Commerce & Liberty
Apple is too big, and Congress is right to notice
When a single private company controls the commanding heights of an industrial supply chain, the republic's commerce power demands an answer.
Sunday, June 28, 2026
When private power outgrows its check
According to Fox News, Representative Alexandria Ocasio-Cortez has declared that Congress should consider breaking up companies like Apple, citing rising prices linked to AI chip supply chain strain. I will not adjudicate the politics of who said it or under which banner it was said. I am interested in the argument itself — because it is an argument that goes to the very heart of what a national commerce power is for.
I spent the better part of my tenure as Secretary of the Treasury arguing that the federal government must be vigorous enough to shape commercial life — to encourage manufactures, to establish credit, to build the institutional sinews a young republic needed to compete with older powers. I did not argue for government power as an end in itself. I argued for it as a check: a counterweight against the kind of concentrated private dominance that, left unchecked, substitutes a private will for the public one. The Bank I championed was not meant to be a monster; it was meant to prevent monsters.
The AI chip supply chain, as I understand it by inference from the reporting, is not merely a commercial convenience. It is the productive foundation on which American industry — and national security — will increasingly rest.

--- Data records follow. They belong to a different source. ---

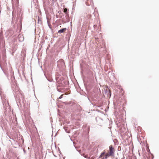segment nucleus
Returning <instances> with one entry per match:
<instances>
[{
  "instance_id": "nucleus-3",
  "label": "nucleus",
  "mask_w": 159,
  "mask_h": 159,
  "mask_svg": "<svg viewBox=\"0 0 159 159\" xmlns=\"http://www.w3.org/2000/svg\"><path fill=\"white\" fill-rule=\"evenodd\" d=\"M67 11V8H65L64 9V12L65 13H66Z\"/></svg>"
},
{
  "instance_id": "nucleus-2",
  "label": "nucleus",
  "mask_w": 159,
  "mask_h": 159,
  "mask_svg": "<svg viewBox=\"0 0 159 159\" xmlns=\"http://www.w3.org/2000/svg\"><path fill=\"white\" fill-rule=\"evenodd\" d=\"M66 30V28H64L63 29H62L60 30H59L58 31V33H61L64 32Z\"/></svg>"
},
{
  "instance_id": "nucleus-1",
  "label": "nucleus",
  "mask_w": 159,
  "mask_h": 159,
  "mask_svg": "<svg viewBox=\"0 0 159 159\" xmlns=\"http://www.w3.org/2000/svg\"><path fill=\"white\" fill-rule=\"evenodd\" d=\"M115 151L114 148L112 145H111L109 147V150L107 152L105 153V151H104L100 155L99 158L102 157L105 154L104 156L102 159H106L110 156L113 157L115 155Z\"/></svg>"
},
{
  "instance_id": "nucleus-5",
  "label": "nucleus",
  "mask_w": 159,
  "mask_h": 159,
  "mask_svg": "<svg viewBox=\"0 0 159 159\" xmlns=\"http://www.w3.org/2000/svg\"><path fill=\"white\" fill-rule=\"evenodd\" d=\"M23 39H22V40H23L24 39H23Z\"/></svg>"
},
{
  "instance_id": "nucleus-4",
  "label": "nucleus",
  "mask_w": 159,
  "mask_h": 159,
  "mask_svg": "<svg viewBox=\"0 0 159 159\" xmlns=\"http://www.w3.org/2000/svg\"><path fill=\"white\" fill-rule=\"evenodd\" d=\"M63 95L64 94H63L61 95V96H60V97L58 98V99H60L61 98L63 97Z\"/></svg>"
}]
</instances>
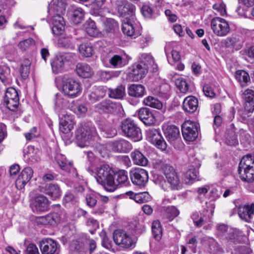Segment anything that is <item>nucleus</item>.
<instances>
[{"mask_svg":"<svg viewBox=\"0 0 254 254\" xmlns=\"http://www.w3.org/2000/svg\"><path fill=\"white\" fill-rule=\"evenodd\" d=\"M163 173L167 182L162 176H158L155 180V183L159 185L164 190L168 189V184L172 190H178L182 188L180 179L173 167L169 165H163L162 167Z\"/></svg>","mask_w":254,"mask_h":254,"instance_id":"1","label":"nucleus"},{"mask_svg":"<svg viewBox=\"0 0 254 254\" xmlns=\"http://www.w3.org/2000/svg\"><path fill=\"white\" fill-rule=\"evenodd\" d=\"M77 144L81 148L93 145V142L98 136L95 127L82 126L78 127L75 133Z\"/></svg>","mask_w":254,"mask_h":254,"instance_id":"2","label":"nucleus"},{"mask_svg":"<svg viewBox=\"0 0 254 254\" xmlns=\"http://www.w3.org/2000/svg\"><path fill=\"white\" fill-rule=\"evenodd\" d=\"M97 182L104 186L109 191H114L116 189V185L114 179V172L109 165L103 164L97 169Z\"/></svg>","mask_w":254,"mask_h":254,"instance_id":"3","label":"nucleus"},{"mask_svg":"<svg viewBox=\"0 0 254 254\" xmlns=\"http://www.w3.org/2000/svg\"><path fill=\"white\" fill-rule=\"evenodd\" d=\"M62 79V92L67 97L73 99L79 96L82 93V87L80 82L75 78L64 76Z\"/></svg>","mask_w":254,"mask_h":254,"instance_id":"4","label":"nucleus"},{"mask_svg":"<svg viewBox=\"0 0 254 254\" xmlns=\"http://www.w3.org/2000/svg\"><path fill=\"white\" fill-rule=\"evenodd\" d=\"M121 128L125 135L134 141H138L142 139L140 129L129 119L122 121Z\"/></svg>","mask_w":254,"mask_h":254,"instance_id":"5","label":"nucleus"},{"mask_svg":"<svg viewBox=\"0 0 254 254\" xmlns=\"http://www.w3.org/2000/svg\"><path fill=\"white\" fill-rule=\"evenodd\" d=\"M210 27L213 33L219 37H224L230 32L228 22L220 17H215L211 20Z\"/></svg>","mask_w":254,"mask_h":254,"instance_id":"6","label":"nucleus"},{"mask_svg":"<svg viewBox=\"0 0 254 254\" xmlns=\"http://www.w3.org/2000/svg\"><path fill=\"white\" fill-rule=\"evenodd\" d=\"M97 111L100 113H115L124 115V110L120 103L113 102L110 100L103 101L95 105Z\"/></svg>","mask_w":254,"mask_h":254,"instance_id":"7","label":"nucleus"},{"mask_svg":"<svg viewBox=\"0 0 254 254\" xmlns=\"http://www.w3.org/2000/svg\"><path fill=\"white\" fill-rule=\"evenodd\" d=\"M129 175L131 181L134 185L144 187L148 182V174L144 169L135 168L130 171Z\"/></svg>","mask_w":254,"mask_h":254,"instance_id":"8","label":"nucleus"},{"mask_svg":"<svg viewBox=\"0 0 254 254\" xmlns=\"http://www.w3.org/2000/svg\"><path fill=\"white\" fill-rule=\"evenodd\" d=\"M182 131L186 140L192 141L198 135V124L193 121H186L182 125Z\"/></svg>","mask_w":254,"mask_h":254,"instance_id":"9","label":"nucleus"},{"mask_svg":"<svg viewBox=\"0 0 254 254\" xmlns=\"http://www.w3.org/2000/svg\"><path fill=\"white\" fill-rule=\"evenodd\" d=\"M113 240L116 245L124 248H129L134 245L130 235L122 230H117L114 232Z\"/></svg>","mask_w":254,"mask_h":254,"instance_id":"10","label":"nucleus"},{"mask_svg":"<svg viewBox=\"0 0 254 254\" xmlns=\"http://www.w3.org/2000/svg\"><path fill=\"white\" fill-rule=\"evenodd\" d=\"M30 205L33 212L41 213L48 210L49 201L45 196L39 194L31 199Z\"/></svg>","mask_w":254,"mask_h":254,"instance_id":"11","label":"nucleus"},{"mask_svg":"<svg viewBox=\"0 0 254 254\" xmlns=\"http://www.w3.org/2000/svg\"><path fill=\"white\" fill-rule=\"evenodd\" d=\"M59 129L63 133L66 134L73 128L75 122L73 116L67 113L60 114Z\"/></svg>","mask_w":254,"mask_h":254,"instance_id":"12","label":"nucleus"},{"mask_svg":"<svg viewBox=\"0 0 254 254\" xmlns=\"http://www.w3.org/2000/svg\"><path fill=\"white\" fill-rule=\"evenodd\" d=\"M147 140L158 148L164 150L167 147V144L160 132L154 128L149 129L147 131Z\"/></svg>","mask_w":254,"mask_h":254,"instance_id":"13","label":"nucleus"},{"mask_svg":"<svg viewBox=\"0 0 254 254\" xmlns=\"http://www.w3.org/2000/svg\"><path fill=\"white\" fill-rule=\"evenodd\" d=\"M135 6L127 1H123L118 6V11L120 15L125 18L124 20H134L135 18Z\"/></svg>","mask_w":254,"mask_h":254,"instance_id":"14","label":"nucleus"},{"mask_svg":"<svg viewBox=\"0 0 254 254\" xmlns=\"http://www.w3.org/2000/svg\"><path fill=\"white\" fill-rule=\"evenodd\" d=\"M72 56V54L67 53L56 57L51 63L53 72L56 74L64 71L65 61L70 60Z\"/></svg>","mask_w":254,"mask_h":254,"instance_id":"15","label":"nucleus"},{"mask_svg":"<svg viewBox=\"0 0 254 254\" xmlns=\"http://www.w3.org/2000/svg\"><path fill=\"white\" fill-rule=\"evenodd\" d=\"M58 245L57 242L51 238H44L39 243L42 254H56Z\"/></svg>","mask_w":254,"mask_h":254,"instance_id":"16","label":"nucleus"},{"mask_svg":"<svg viewBox=\"0 0 254 254\" xmlns=\"http://www.w3.org/2000/svg\"><path fill=\"white\" fill-rule=\"evenodd\" d=\"M61 14L59 13L49 14L51 16L52 30L53 34L56 35H62L64 32V21Z\"/></svg>","mask_w":254,"mask_h":254,"instance_id":"17","label":"nucleus"},{"mask_svg":"<svg viewBox=\"0 0 254 254\" xmlns=\"http://www.w3.org/2000/svg\"><path fill=\"white\" fill-rule=\"evenodd\" d=\"M33 175V171L30 167L24 168L15 181V186L18 190H21L30 181Z\"/></svg>","mask_w":254,"mask_h":254,"instance_id":"18","label":"nucleus"},{"mask_svg":"<svg viewBox=\"0 0 254 254\" xmlns=\"http://www.w3.org/2000/svg\"><path fill=\"white\" fill-rule=\"evenodd\" d=\"M107 146L111 148L112 151L120 153L128 152L132 148L131 144L124 139H120L113 142H108L107 143Z\"/></svg>","mask_w":254,"mask_h":254,"instance_id":"19","label":"nucleus"},{"mask_svg":"<svg viewBox=\"0 0 254 254\" xmlns=\"http://www.w3.org/2000/svg\"><path fill=\"white\" fill-rule=\"evenodd\" d=\"M66 96L60 93L55 96L54 109L58 115L65 113V110L69 108L70 103Z\"/></svg>","mask_w":254,"mask_h":254,"instance_id":"20","label":"nucleus"},{"mask_svg":"<svg viewBox=\"0 0 254 254\" xmlns=\"http://www.w3.org/2000/svg\"><path fill=\"white\" fill-rule=\"evenodd\" d=\"M239 217L246 222H250L254 215V203L241 205L238 207Z\"/></svg>","mask_w":254,"mask_h":254,"instance_id":"21","label":"nucleus"},{"mask_svg":"<svg viewBox=\"0 0 254 254\" xmlns=\"http://www.w3.org/2000/svg\"><path fill=\"white\" fill-rule=\"evenodd\" d=\"M139 119L147 126L153 125L156 122V118L152 112L147 108H142L137 111Z\"/></svg>","mask_w":254,"mask_h":254,"instance_id":"22","label":"nucleus"},{"mask_svg":"<svg viewBox=\"0 0 254 254\" xmlns=\"http://www.w3.org/2000/svg\"><path fill=\"white\" fill-rule=\"evenodd\" d=\"M61 216L56 212H53L44 216L39 217L36 219L38 224L56 226L61 221Z\"/></svg>","mask_w":254,"mask_h":254,"instance_id":"23","label":"nucleus"},{"mask_svg":"<svg viewBox=\"0 0 254 254\" xmlns=\"http://www.w3.org/2000/svg\"><path fill=\"white\" fill-rule=\"evenodd\" d=\"M242 98L245 101L244 108L248 113L254 110V90L251 89L245 90L242 94Z\"/></svg>","mask_w":254,"mask_h":254,"instance_id":"24","label":"nucleus"},{"mask_svg":"<svg viewBox=\"0 0 254 254\" xmlns=\"http://www.w3.org/2000/svg\"><path fill=\"white\" fill-rule=\"evenodd\" d=\"M147 72V66L139 63L133 65L130 76L133 81H137L143 78Z\"/></svg>","mask_w":254,"mask_h":254,"instance_id":"25","label":"nucleus"},{"mask_svg":"<svg viewBox=\"0 0 254 254\" xmlns=\"http://www.w3.org/2000/svg\"><path fill=\"white\" fill-rule=\"evenodd\" d=\"M66 0H53L48 8L49 14H63L65 10Z\"/></svg>","mask_w":254,"mask_h":254,"instance_id":"26","label":"nucleus"},{"mask_svg":"<svg viewBox=\"0 0 254 254\" xmlns=\"http://www.w3.org/2000/svg\"><path fill=\"white\" fill-rule=\"evenodd\" d=\"M108 61V62H106L105 59L102 60L105 66H111L114 68L122 67L127 64L126 60L121 56L118 55H114L112 57H109Z\"/></svg>","mask_w":254,"mask_h":254,"instance_id":"27","label":"nucleus"},{"mask_svg":"<svg viewBox=\"0 0 254 254\" xmlns=\"http://www.w3.org/2000/svg\"><path fill=\"white\" fill-rule=\"evenodd\" d=\"M141 64L147 66V70H150L152 72H155L157 70V64L155 63L152 56L148 53L141 54L140 57Z\"/></svg>","mask_w":254,"mask_h":254,"instance_id":"28","label":"nucleus"},{"mask_svg":"<svg viewBox=\"0 0 254 254\" xmlns=\"http://www.w3.org/2000/svg\"><path fill=\"white\" fill-rule=\"evenodd\" d=\"M133 22L134 20H123L122 30L124 34L135 38L139 33L135 30Z\"/></svg>","mask_w":254,"mask_h":254,"instance_id":"29","label":"nucleus"},{"mask_svg":"<svg viewBox=\"0 0 254 254\" xmlns=\"http://www.w3.org/2000/svg\"><path fill=\"white\" fill-rule=\"evenodd\" d=\"M164 130L166 138L171 143L179 139L180 131L176 126L173 125L167 126Z\"/></svg>","mask_w":254,"mask_h":254,"instance_id":"30","label":"nucleus"},{"mask_svg":"<svg viewBox=\"0 0 254 254\" xmlns=\"http://www.w3.org/2000/svg\"><path fill=\"white\" fill-rule=\"evenodd\" d=\"M197 107L198 101L195 97L189 96L184 99L183 108L185 112L192 113L196 110Z\"/></svg>","mask_w":254,"mask_h":254,"instance_id":"31","label":"nucleus"},{"mask_svg":"<svg viewBox=\"0 0 254 254\" xmlns=\"http://www.w3.org/2000/svg\"><path fill=\"white\" fill-rule=\"evenodd\" d=\"M201 242L209 246V252L211 254H216L222 251V248L213 238L205 236L202 238Z\"/></svg>","mask_w":254,"mask_h":254,"instance_id":"32","label":"nucleus"},{"mask_svg":"<svg viewBox=\"0 0 254 254\" xmlns=\"http://www.w3.org/2000/svg\"><path fill=\"white\" fill-rule=\"evenodd\" d=\"M76 72L79 76L83 78H89L93 74V71L91 67L84 63L77 64Z\"/></svg>","mask_w":254,"mask_h":254,"instance_id":"33","label":"nucleus"},{"mask_svg":"<svg viewBox=\"0 0 254 254\" xmlns=\"http://www.w3.org/2000/svg\"><path fill=\"white\" fill-rule=\"evenodd\" d=\"M44 192L49 195L53 199H57L61 196V189L56 184H50L47 185L44 189Z\"/></svg>","mask_w":254,"mask_h":254,"instance_id":"34","label":"nucleus"},{"mask_svg":"<svg viewBox=\"0 0 254 254\" xmlns=\"http://www.w3.org/2000/svg\"><path fill=\"white\" fill-rule=\"evenodd\" d=\"M145 93V87L141 84H133L128 88V93L130 96L140 98Z\"/></svg>","mask_w":254,"mask_h":254,"instance_id":"35","label":"nucleus"},{"mask_svg":"<svg viewBox=\"0 0 254 254\" xmlns=\"http://www.w3.org/2000/svg\"><path fill=\"white\" fill-rule=\"evenodd\" d=\"M131 157L134 164L145 166L148 163V160L143 154L138 150H135L131 154Z\"/></svg>","mask_w":254,"mask_h":254,"instance_id":"36","label":"nucleus"},{"mask_svg":"<svg viewBox=\"0 0 254 254\" xmlns=\"http://www.w3.org/2000/svg\"><path fill=\"white\" fill-rule=\"evenodd\" d=\"M198 175L197 170L193 167L190 166L184 174V180L186 184H192L197 180Z\"/></svg>","mask_w":254,"mask_h":254,"instance_id":"37","label":"nucleus"},{"mask_svg":"<svg viewBox=\"0 0 254 254\" xmlns=\"http://www.w3.org/2000/svg\"><path fill=\"white\" fill-rule=\"evenodd\" d=\"M0 79L4 84H9L12 81L10 69L9 67L3 65L0 67Z\"/></svg>","mask_w":254,"mask_h":254,"instance_id":"38","label":"nucleus"},{"mask_svg":"<svg viewBox=\"0 0 254 254\" xmlns=\"http://www.w3.org/2000/svg\"><path fill=\"white\" fill-rule=\"evenodd\" d=\"M238 172L242 180L249 183L254 181V168H244L242 171L238 169Z\"/></svg>","mask_w":254,"mask_h":254,"instance_id":"39","label":"nucleus"},{"mask_svg":"<svg viewBox=\"0 0 254 254\" xmlns=\"http://www.w3.org/2000/svg\"><path fill=\"white\" fill-rule=\"evenodd\" d=\"M55 159L61 169L67 172L70 171L72 168V164L70 162L68 161L64 156L58 154L55 157Z\"/></svg>","mask_w":254,"mask_h":254,"instance_id":"40","label":"nucleus"},{"mask_svg":"<svg viewBox=\"0 0 254 254\" xmlns=\"http://www.w3.org/2000/svg\"><path fill=\"white\" fill-rule=\"evenodd\" d=\"M254 168V156L246 155L241 159L238 169L242 171L244 168Z\"/></svg>","mask_w":254,"mask_h":254,"instance_id":"41","label":"nucleus"},{"mask_svg":"<svg viewBox=\"0 0 254 254\" xmlns=\"http://www.w3.org/2000/svg\"><path fill=\"white\" fill-rule=\"evenodd\" d=\"M143 103L146 106L157 109H161L163 107L162 102L156 97L152 96H149L145 98L143 100Z\"/></svg>","mask_w":254,"mask_h":254,"instance_id":"42","label":"nucleus"},{"mask_svg":"<svg viewBox=\"0 0 254 254\" xmlns=\"http://www.w3.org/2000/svg\"><path fill=\"white\" fill-rule=\"evenodd\" d=\"M109 95L110 97L115 99H122L125 95V88L120 85L115 89H110Z\"/></svg>","mask_w":254,"mask_h":254,"instance_id":"43","label":"nucleus"},{"mask_svg":"<svg viewBox=\"0 0 254 254\" xmlns=\"http://www.w3.org/2000/svg\"><path fill=\"white\" fill-rule=\"evenodd\" d=\"M118 28V23L112 18H106L104 22V29L107 33H113Z\"/></svg>","mask_w":254,"mask_h":254,"instance_id":"44","label":"nucleus"},{"mask_svg":"<svg viewBox=\"0 0 254 254\" xmlns=\"http://www.w3.org/2000/svg\"><path fill=\"white\" fill-rule=\"evenodd\" d=\"M235 77L241 86H244L250 81L249 74L245 70H239L236 72Z\"/></svg>","mask_w":254,"mask_h":254,"instance_id":"45","label":"nucleus"},{"mask_svg":"<svg viewBox=\"0 0 254 254\" xmlns=\"http://www.w3.org/2000/svg\"><path fill=\"white\" fill-rule=\"evenodd\" d=\"M189 80L185 77H179L176 81V85L182 93H186L189 88Z\"/></svg>","mask_w":254,"mask_h":254,"instance_id":"46","label":"nucleus"},{"mask_svg":"<svg viewBox=\"0 0 254 254\" xmlns=\"http://www.w3.org/2000/svg\"><path fill=\"white\" fill-rule=\"evenodd\" d=\"M151 228L154 238L157 240H160L162 234L160 222L158 220L154 221L152 224Z\"/></svg>","mask_w":254,"mask_h":254,"instance_id":"47","label":"nucleus"},{"mask_svg":"<svg viewBox=\"0 0 254 254\" xmlns=\"http://www.w3.org/2000/svg\"><path fill=\"white\" fill-rule=\"evenodd\" d=\"M30 65L31 62L28 59L24 60L21 64L19 72L21 77L23 79H26L29 75Z\"/></svg>","mask_w":254,"mask_h":254,"instance_id":"48","label":"nucleus"},{"mask_svg":"<svg viewBox=\"0 0 254 254\" xmlns=\"http://www.w3.org/2000/svg\"><path fill=\"white\" fill-rule=\"evenodd\" d=\"M78 50L79 53L85 57L91 56L93 53V47L89 43L81 44L78 48Z\"/></svg>","mask_w":254,"mask_h":254,"instance_id":"49","label":"nucleus"},{"mask_svg":"<svg viewBox=\"0 0 254 254\" xmlns=\"http://www.w3.org/2000/svg\"><path fill=\"white\" fill-rule=\"evenodd\" d=\"M106 0H94L91 3V11L95 15H99Z\"/></svg>","mask_w":254,"mask_h":254,"instance_id":"50","label":"nucleus"},{"mask_svg":"<svg viewBox=\"0 0 254 254\" xmlns=\"http://www.w3.org/2000/svg\"><path fill=\"white\" fill-rule=\"evenodd\" d=\"M84 11L81 8H77L73 12L72 21L76 24L81 23L84 17Z\"/></svg>","mask_w":254,"mask_h":254,"instance_id":"51","label":"nucleus"},{"mask_svg":"<svg viewBox=\"0 0 254 254\" xmlns=\"http://www.w3.org/2000/svg\"><path fill=\"white\" fill-rule=\"evenodd\" d=\"M230 44L233 47L240 49L243 46V40L241 36L233 35L227 38Z\"/></svg>","mask_w":254,"mask_h":254,"instance_id":"52","label":"nucleus"},{"mask_svg":"<svg viewBox=\"0 0 254 254\" xmlns=\"http://www.w3.org/2000/svg\"><path fill=\"white\" fill-rule=\"evenodd\" d=\"M151 196L147 192H141L135 193L134 200L138 203H143L150 201Z\"/></svg>","mask_w":254,"mask_h":254,"instance_id":"53","label":"nucleus"},{"mask_svg":"<svg viewBox=\"0 0 254 254\" xmlns=\"http://www.w3.org/2000/svg\"><path fill=\"white\" fill-rule=\"evenodd\" d=\"M105 95V93L102 90L97 88L90 94L89 99L91 102L93 103L103 98Z\"/></svg>","mask_w":254,"mask_h":254,"instance_id":"54","label":"nucleus"},{"mask_svg":"<svg viewBox=\"0 0 254 254\" xmlns=\"http://www.w3.org/2000/svg\"><path fill=\"white\" fill-rule=\"evenodd\" d=\"M111 150V148L107 146V143L105 145L98 144L96 146V151L103 158L108 157Z\"/></svg>","mask_w":254,"mask_h":254,"instance_id":"55","label":"nucleus"},{"mask_svg":"<svg viewBox=\"0 0 254 254\" xmlns=\"http://www.w3.org/2000/svg\"><path fill=\"white\" fill-rule=\"evenodd\" d=\"M116 175V181L119 184H125L128 182L127 171L124 170H120Z\"/></svg>","mask_w":254,"mask_h":254,"instance_id":"56","label":"nucleus"},{"mask_svg":"<svg viewBox=\"0 0 254 254\" xmlns=\"http://www.w3.org/2000/svg\"><path fill=\"white\" fill-rule=\"evenodd\" d=\"M86 31L89 35L93 36L97 34V31L95 22L89 19L86 22Z\"/></svg>","mask_w":254,"mask_h":254,"instance_id":"57","label":"nucleus"},{"mask_svg":"<svg viewBox=\"0 0 254 254\" xmlns=\"http://www.w3.org/2000/svg\"><path fill=\"white\" fill-rule=\"evenodd\" d=\"M35 45V41L32 38H28L20 41L18 45L19 49L22 51H26Z\"/></svg>","mask_w":254,"mask_h":254,"instance_id":"58","label":"nucleus"},{"mask_svg":"<svg viewBox=\"0 0 254 254\" xmlns=\"http://www.w3.org/2000/svg\"><path fill=\"white\" fill-rule=\"evenodd\" d=\"M119 75V72L117 71H101L100 77L104 81H107L113 77H117Z\"/></svg>","mask_w":254,"mask_h":254,"instance_id":"59","label":"nucleus"},{"mask_svg":"<svg viewBox=\"0 0 254 254\" xmlns=\"http://www.w3.org/2000/svg\"><path fill=\"white\" fill-rule=\"evenodd\" d=\"M186 244L194 254L196 252L197 240L195 236L190 237L188 236L186 238Z\"/></svg>","mask_w":254,"mask_h":254,"instance_id":"60","label":"nucleus"},{"mask_svg":"<svg viewBox=\"0 0 254 254\" xmlns=\"http://www.w3.org/2000/svg\"><path fill=\"white\" fill-rule=\"evenodd\" d=\"M19 98L17 91L13 88H8L5 93L3 101L12 100Z\"/></svg>","mask_w":254,"mask_h":254,"instance_id":"61","label":"nucleus"},{"mask_svg":"<svg viewBox=\"0 0 254 254\" xmlns=\"http://www.w3.org/2000/svg\"><path fill=\"white\" fill-rule=\"evenodd\" d=\"M204 217V216H202L201 214L200 215L197 212H194L191 216L194 225L198 227L202 226L204 224L205 221Z\"/></svg>","mask_w":254,"mask_h":254,"instance_id":"62","label":"nucleus"},{"mask_svg":"<svg viewBox=\"0 0 254 254\" xmlns=\"http://www.w3.org/2000/svg\"><path fill=\"white\" fill-rule=\"evenodd\" d=\"M167 216L169 219L172 220L179 214V211L173 206H169L166 209Z\"/></svg>","mask_w":254,"mask_h":254,"instance_id":"63","label":"nucleus"},{"mask_svg":"<svg viewBox=\"0 0 254 254\" xmlns=\"http://www.w3.org/2000/svg\"><path fill=\"white\" fill-rule=\"evenodd\" d=\"M85 200L87 205L91 207H94L97 202L95 194L91 192L86 194Z\"/></svg>","mask_w":254,"mask_h":254,"instance_id":"64","label":"nucleus"}]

When one or two companies command that foundation, and when their pricing decisions flow from that command rather than from open competition, the republic has a legitimate interest. This is not socialism. This is the plain logic of the commerce power, which I always read broadly: broadly enough to make a national market, broadly enough to prevent a private party from becoming the market.
I will speak with the humility the situation requires on the precise engineering of semiconductor supply chains — I could not have known them, and I will not pretend otherwise. But I know this much: a nation that cedes control of its industrial base to a handful of private actors, however talented, is a nation that has traded its productive independence for convenience. My Report on the Subject of Manufactures made exactly this case, against those who said government had no business encouraging industry. The fashionable objection changes with the century; the underlying error does not.
Here is my recommendation, stated plainly. Congress should neither panic nor shrug. It should conduct rigorous investigation — under the commerce power, under antitrust authority — into whether the concentration of AI chip supply and the devices built upon it has risen to the level where it distorts market entry, raises prices without competitive discipline, and creates dependencies that a foreign adversary could exploit. If the answer is yes on any of those counts, the remedy is not to destroy a great enterprise but to regulate it as the public utility it has effectively become, or to restore the competitive conditions that make regulation unnecessary. Inaction is not neutrality. In commerce as in government, a feeble hand is not a clean hand.